Page text:
#####
I've not had a random restart since changing to an AMD 5800x and an X570 AM4 mobo. I have a feeling it was my 9900k that was the failure point or it was power related and the new CPU is just less power hungry. I've not had a random restart for about 3+ weeks since I changed to AMD.


----------



## Spoilsbury (Jan 26, 2021)

I also have not had restarts since changing CPU coolers , so thinking it was an overheating issue on my end after the power delivery stuff was resolved.


----------



## jayaarggrh (Jan 26, 2021)

I changed from an 8700k z370 MOBO to a 5900x x570 MOBO. 

Is your power limit on afterburner at 100?


----------



## Rykane (Jan 26, 2021)

jayaarggrh said:


> I changed from an 8700k z370 MOBO to a 5900x x570 MOBO.
> 
> Is your power limit on afterburner at 100?


Yeah it's on 100% right now.


----------



## Rykane (Mar 29, 2021)

Just to update everyone, I bought an AMD Ryzen 5800x with an ASUS TUF GAMING X570 PLUS motherboard. I've not had a single restart since switching to these new components. So my guess was that it was either my old motherboard or my CPU that was failing to cause the random restarts. I remember testing my 9900k CPU in my brother's mobo and it was doing restarts as well so it narrowed it down to the CPU. We can move this thread to solved if possible and I hope anyone else out there that's having this issue can maybe try a spare CPU if they have one or friends or something to try to narrow down the cause.


----------



## Gmr_Chick (Mar 30, 2021)

I made a separate thread a few days ago concerning this very same issue, but thought it had something to do with my monitor at the time of posting it. Since then, it's clearly not a monitor issue, and I've been testing what what few spare parts I have. My Event ID 41 issues began last week (but looking at Event Viewer Event ID 41 has been occurring since 1/29/21, apparently) whereupon during playing Star Wars Battlefront II (the new one), my PC would straight up shut off in the middle of a co-op mission. It had never done that before, unless of course the power went off. Here's the kicker though; the last three times it happened (most recent of which was 3/28/21) there was no power outage or anything like that. Just my PC was off. In every occurrence, all bug check perimeters were 0. 

So, a couple days ago, I tore down my rig for testing. For some reason, I had this strange feeling that the problem came down to my AIO, because the full shut downs only started ( the ones dated from 3/23/21 to 3/28/21) after I swapped the Ryzen 5 3600's stock cooler (I was using it because the 3600 doesn't get crazy hot like the Intel 10700K I'd originally got the AIO for) back to my Corsair H100i RGB PRO XT. So, I once again swapped my AIO for the stock cooler and I haven't had a single power shut down since. Weird right? 

That said, while my new air cooler (DeepCool GAMMAXX GT BK) is set to arrive tomorrow, I still get an uneasy feeling now whenever playing Battlefront II. I keep waiting for it to crash and my PC to shut off again...


----------



## oobymach (Mar 30, 2021)

I have hundreds of them and my pc hasn't ever inexplicably shut down like everyone else...idk what to tell you.


----------



## RJARRRPCGP (Mar 30, 2021)

oobymach said:


> I have hundreds of them and my pc hasn't ever inexplicably shut down like everyone else...idk what to tell you.
#####
Provided information:
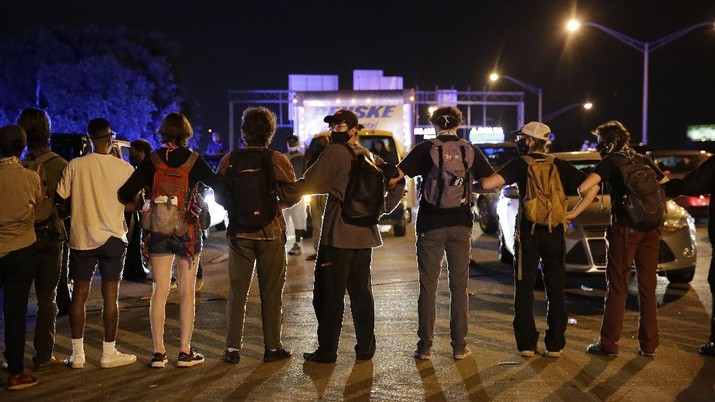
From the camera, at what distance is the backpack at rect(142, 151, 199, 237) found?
641 cm

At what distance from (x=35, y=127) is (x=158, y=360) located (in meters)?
2.02

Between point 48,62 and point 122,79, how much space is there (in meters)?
4.19

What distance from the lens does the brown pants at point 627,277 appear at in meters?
7.05

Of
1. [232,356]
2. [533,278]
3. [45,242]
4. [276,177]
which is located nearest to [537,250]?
[533,278]

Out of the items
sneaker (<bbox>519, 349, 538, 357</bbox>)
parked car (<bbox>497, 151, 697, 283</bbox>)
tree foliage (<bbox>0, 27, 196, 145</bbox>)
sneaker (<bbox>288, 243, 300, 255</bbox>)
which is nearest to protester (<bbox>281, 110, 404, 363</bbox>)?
sneaker (<bbox>519, 349, 538, 357</bbox>)

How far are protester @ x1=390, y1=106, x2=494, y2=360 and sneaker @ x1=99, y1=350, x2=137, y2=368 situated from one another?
7.44 feet

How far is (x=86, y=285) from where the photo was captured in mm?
6637

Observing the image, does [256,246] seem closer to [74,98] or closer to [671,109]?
[74,98]

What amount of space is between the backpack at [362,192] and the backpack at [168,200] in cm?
120

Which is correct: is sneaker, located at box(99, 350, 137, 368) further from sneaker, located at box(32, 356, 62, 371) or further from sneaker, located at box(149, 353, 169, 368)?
sneaker, located at box(32, 356, 62, 371)

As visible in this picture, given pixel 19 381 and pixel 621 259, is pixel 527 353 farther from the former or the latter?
pixel 19 381

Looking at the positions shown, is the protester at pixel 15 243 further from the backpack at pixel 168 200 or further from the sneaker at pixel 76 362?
the backpack at pixel 168 200

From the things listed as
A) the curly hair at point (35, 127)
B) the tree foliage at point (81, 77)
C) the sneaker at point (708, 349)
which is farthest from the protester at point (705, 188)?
the tree foliage at point (81, 77)

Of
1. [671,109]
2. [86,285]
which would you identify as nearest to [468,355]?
[86,285]
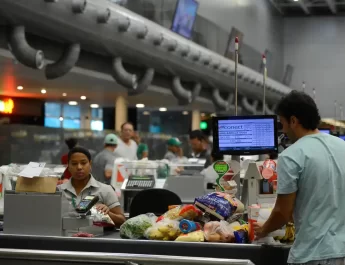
#####
What is asked:
**1)** Repeat the passage of the random-restart thread starting with "I've not had a random restart since" and going on through "changed to AMD.", substituting "Intel CPU" for "9900k".
**2)** Translate this sentence from the random-restart thread into Spanish: "It had never done that before, unless of course the power went off."
**3)** Answer these questions from the random-restart thread:
(a) What motherboard did Rykane buy along with the AMD Ryzen 5800x?
(b) What game was Gmr_Chick playing when the PC shut off?
(c) Which air cooler is Gmr_Chick expecting to arrive?

Responses in order:
**1)**
I've not had a random restart since changing to an AMD 5800x and an X570 AM4 mobo. I have a feeling it was my Intel CPU that was the failure point or it was power related and the new CPU is just less power hungry. I've not had a random restart for about 3+ weeks since I changed to AMD.

**2)** Nunca lo había hecho antes, a menos, claro, que se fuera la luz.

**3)**
(a) An ASUS TUF GAMING X570 PLUS.
(b) Star Wars Battlefront II (the new one).
(c) A DeepCool GAMMAXX GT BK.